The new film Italian for Beginners, directed by Lone Scherfig, is delightful film that uses the “Dogma 95” precepts.
Before you go any further I must warn you that the film is in Danish and Italian with English subtitles. If you can’t adapt to subtitles you will not enjoy this wonderful film.
We really don’t see much of Denmark except the interiors of apartments, places of business, hotels, and churches. Into this world we meet six individuals who are all lonely people. They are very appealing, yet wounded. Looking for some sense of community they sign up to take a class in Italian.
There is a bungling, shy new Lutheran pastor (Anders W. Berthelsen) who can’t move into the pastor’s quarters because the previous pastor, who has been acting very erratic, won’t move out. So he stays at a local hotel where one of the managers, named Jorgen (Peter Gantzler), is very kind to him and seeks his advice.

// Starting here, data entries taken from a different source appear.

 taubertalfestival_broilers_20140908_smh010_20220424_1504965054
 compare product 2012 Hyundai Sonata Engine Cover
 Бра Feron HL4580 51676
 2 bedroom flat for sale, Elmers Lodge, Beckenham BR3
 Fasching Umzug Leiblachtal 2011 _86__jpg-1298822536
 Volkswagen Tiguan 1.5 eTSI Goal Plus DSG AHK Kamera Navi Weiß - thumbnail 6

Jorgen is very shy about his fondness for an Italian waitress in the hotel’s sports bar. His best friend Halvfinn (Lars Kaalund) manages the bar but treats customers with an outspoken anger. Jorgen has been told to fire his best friend.

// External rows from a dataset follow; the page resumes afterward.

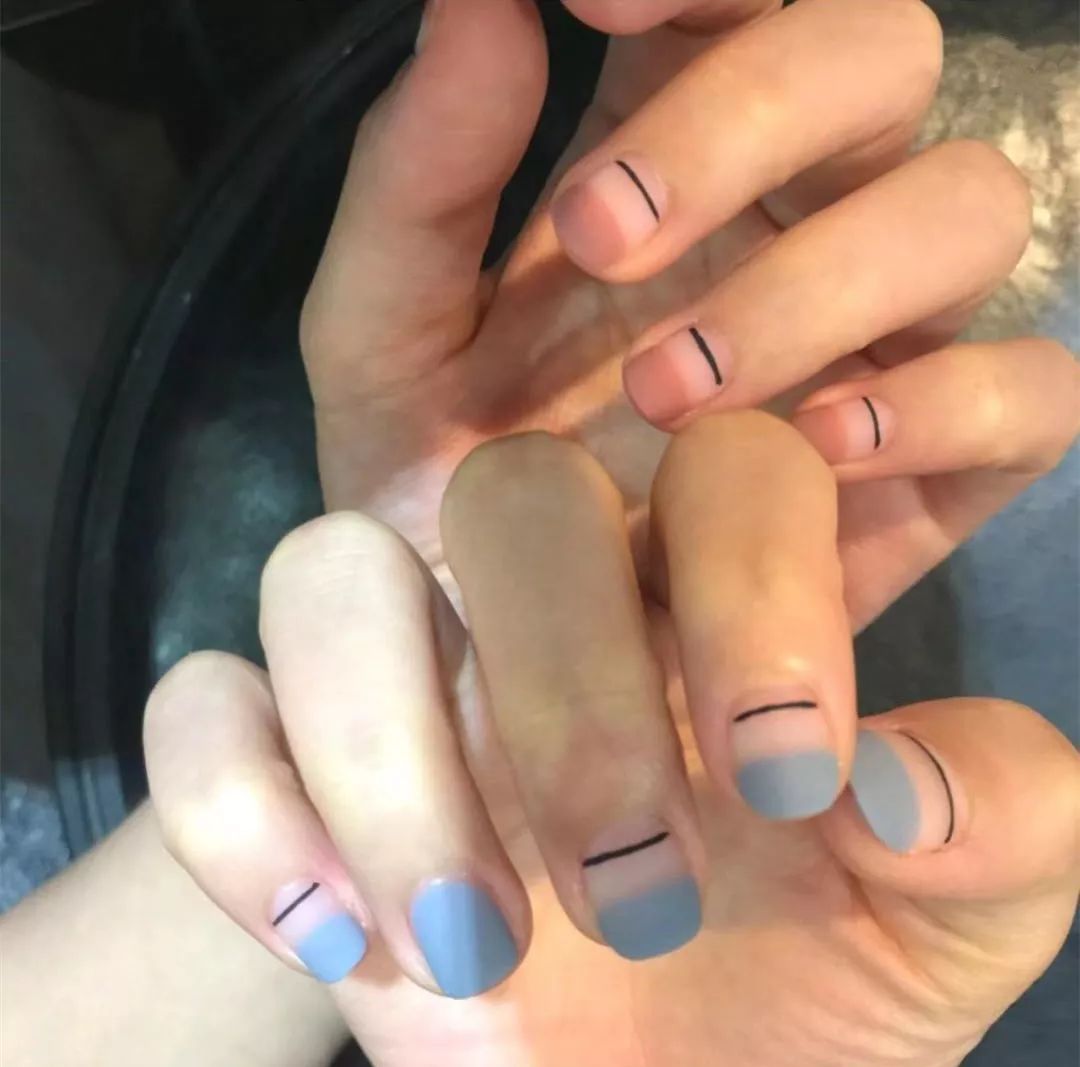 鸳鸯甲那么火，你还没做吗？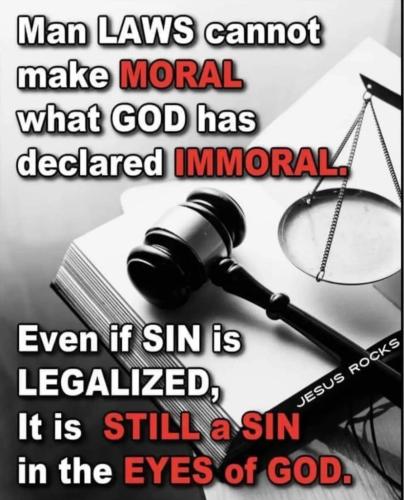 13c06550-7366-4d49-beda-969326222f02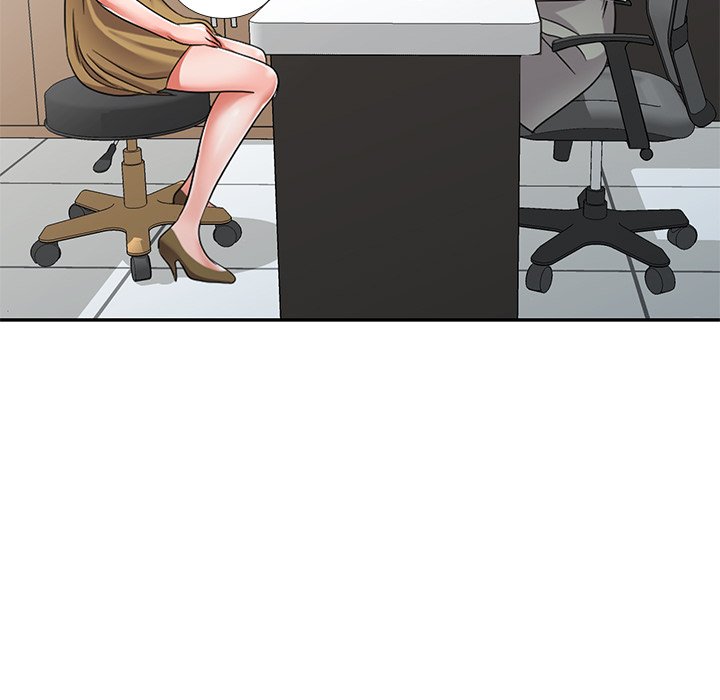 Daydream - Chapter 13 [photo 24] - MangaPorn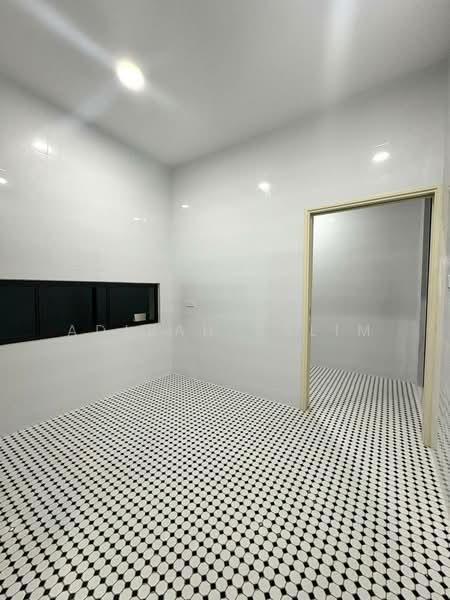 Rumah Teres untuk Dijual di Cyberjaya (Selangor) - Adibah Salim - Interior - PropertyGuru.com.my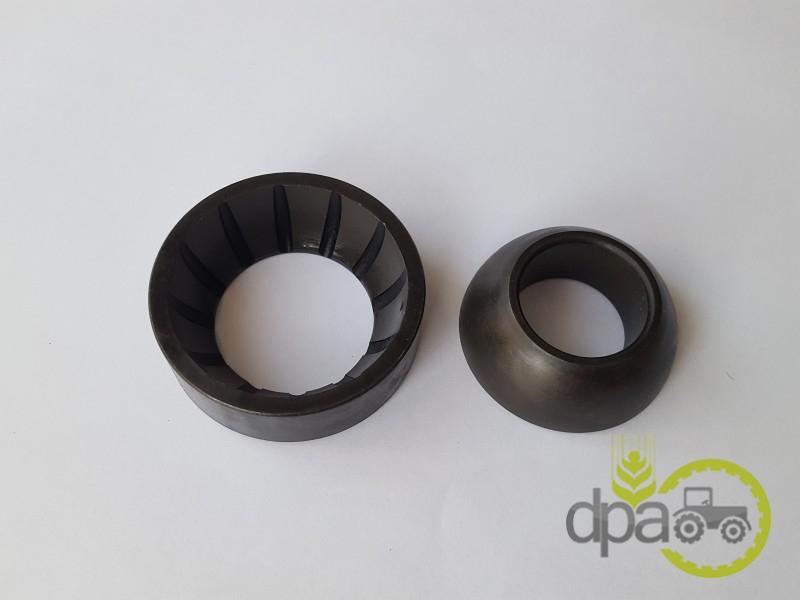 Rulment pivot Fiat 4967754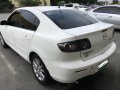 Mazda 3 2012 for sale-3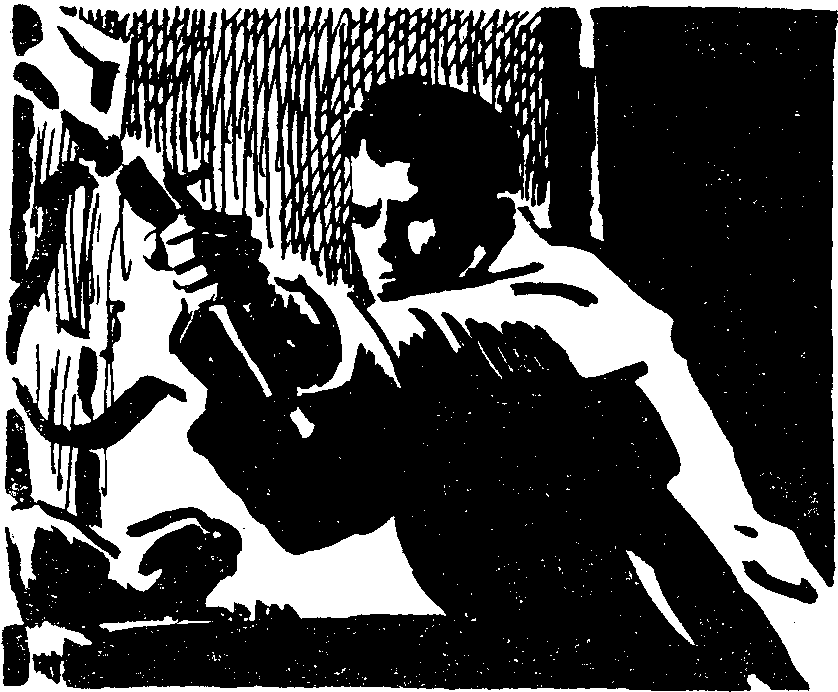 Приключения 1969 - img_11.png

A woman baker is a klutz. She keeps dropping the baked goods and has trouble responding to the customers rapidly. Her name is Olympia (Anette Stovelbaek). She discovers after the death of her father that she is a sister to Karen (Ann Eleonora Jorgensen), whom she has never met.

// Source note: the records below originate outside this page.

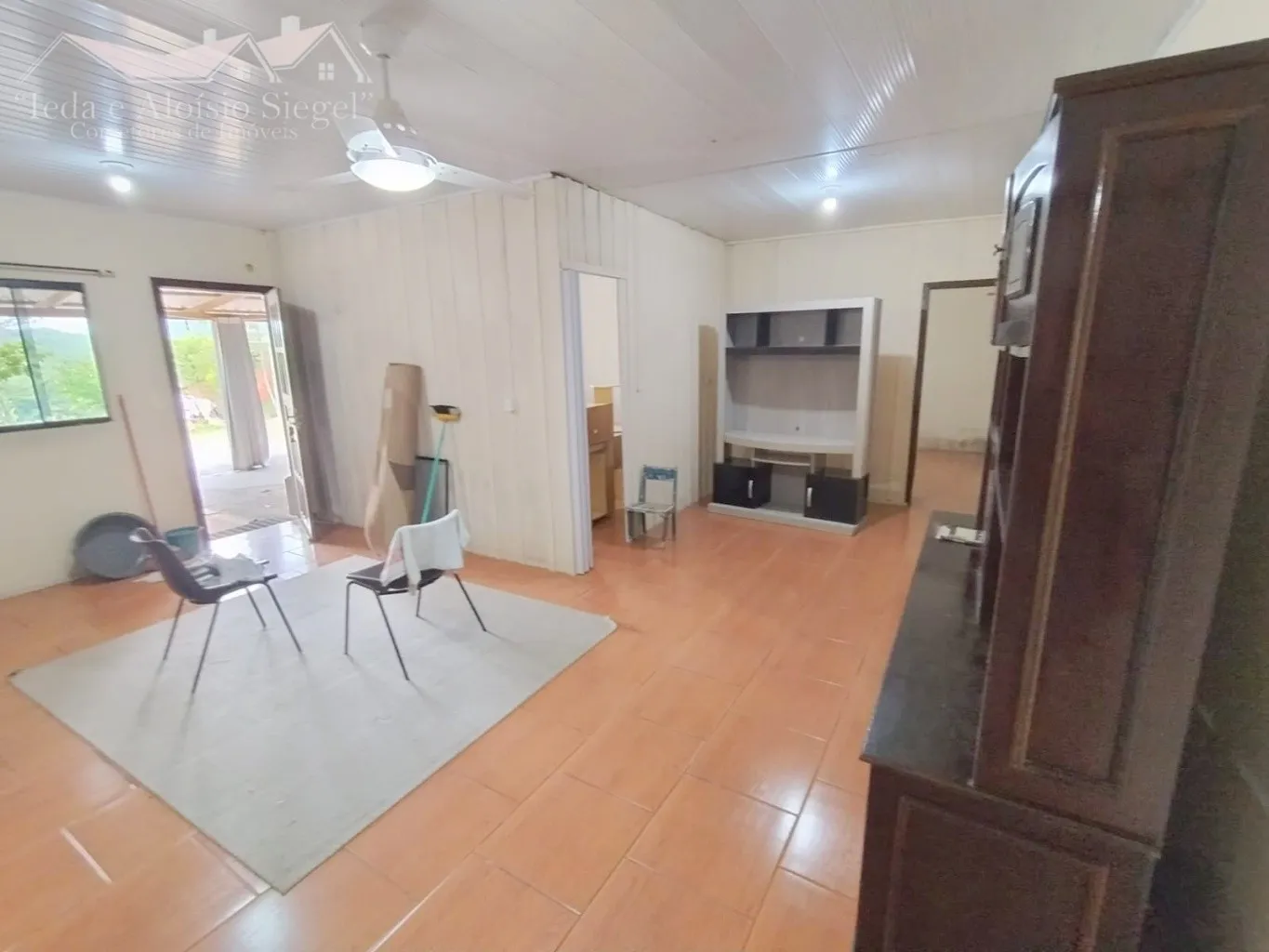 Casa no Bairro Encano em Indaial/SC Ref. 1596 — foto 6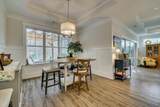 205 Canal Court - Photo 17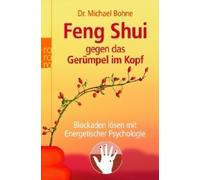 Feng Shui Gegen Das Gerümpel Im Kopf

Well, all these very interesting characters end up taking Italian together and Halvfinn, after losing his job, becomes the teacher. An event happens that enables the class of nine or so to travel to Venice. And like Shakespeare’s A Midsummer Night’s Dream, people fall in love with each other.
The Lutheran pastor’s wife had died six months or a year ago. He is pictured swimming many times in the pool at the hotel as he talks with Jorgen. This may be a stretch but for me the pool symbolized the observation of the old prayer that we live in a “vale of tears.” I admit the pool of water would be a lot of tears.
If you want a film about ordinary people struggling with lots of sadness that leads to new beginnings and lots of joy, then Italian for Beginners is the film for you. It is tender and human, warm and sad. It is a story of life. It is a story that is really about all of us.
The acting is excellent. The characters are lovable. It is well worth the effort to read the subtitles.
Italian for Beginners is rated R because of language and sexual situations. The U.S. Conference of Catholic Bishops’ Office for Film and Broadcasting rates Italian for Beginners A-IV — adults, with reservations.
(Father Caswell is pastor of St. Rose of Lima Parish, Cheney, and ecumenical relations officer for the Diocese of Spokane. His reviews also appear in the Cheney Free Press.)